* **TEXT PROVIDED**:
══════════════════════════════

Monday, March 19, 2012
How lawyers are wrecking civilization
The stupidity implied by the above picture cannot be directly attributed to lawyers.
But let me explain.
The guy who parked Allis in this mudhole and then couldn't get her out was guilty of one thing; he didn't have the old brain switch in the "on" position when he made the decision to pull into the corner field.
After sending the back-hoe operator packing I spent the better part of an afternoon trying to get her out, only to have it dug in deeper than ever by the time nightfall set in.
Had to spend a few days coming up with a plan. In the meantime I had to bear the scorn of everybody in the neighborhood driving by and tut-tutting about how that was ever gonna come out of there.
I was able to at least sow seeds of doubt by claiming that Allis-in-the-mud was an "art installation". I called it "Spring Thaw". Pretty sure nobody really believed that, but it kept them quiet for a few days.
I'd almost had Allis out of the mud at one point but I ran out of solid ground that I could claw into and drag her out.
That's not quite true. I could have clawed into the road. Unfortunately the Township guys are sharp enough to figure out that there might be a connection between the tore-up road and my back-hoe parked behind the barn a couple hundred yards away.

══════════════════════════════

* **SOURCE DATA**:
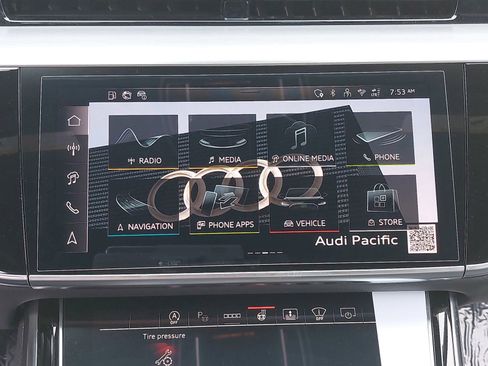 New 2026 Audi A8 L 3.0T AWD/4WD image 26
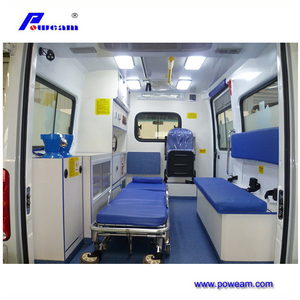 <span class=keywords><strong>Ambulanza</strong></span> Sterile di alta qualità per gli scopi medici del veicolo dell'ospedale di emergenza dell'<span class=keywords><strong>ambulanza</strong></span> - Product Image 5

══════════════════════════════

Set down the entire post about getting Allis out of the mud, word for word. The material above has no connection to the post about getting Allis out of the mud.

* **RESULT FOR THIS TASK**:
Monday, March 19, 2012
How lawyers are wrecking civilization
The stupidity implied by the above picture cannot be directly attributed to lawyers.
But let me explain.
The guy who parked Allis in this mudhole and then couldn't get her out was guilty of one thing; he didn't have the old brain switch in the "on" position when he made the decision to pull into the corner field.
After sending the back-hoe operator packing I spent the better part of an afternoon trying to get her out, only to have it dug in deeper than ever by the time nightfall set in.
Had to spend a few days coming up with a plan. In the meantime I had to bear the scorn of everybody in the neighborhood driving by and tut-tutting about how that was ever gonna come out of there.
I was able to at least sow seeds of doubt by claiming that Allis-in-the-mud was an "art installation". I called it "Spring Thaw". Pretty sure nobody really believed that, but it kept them quiet for a few days.
I'd almost had Allis out of the mud at one point but I ran out of solid ground that I could claw into and drag her out.
That's not quite true. I could have clawed into the road. Unfortunately the Township guys are sharp enough to figure out that there might be a connection between the tore-up road and my back-hoe parked behind the barn a couple hundred yards away.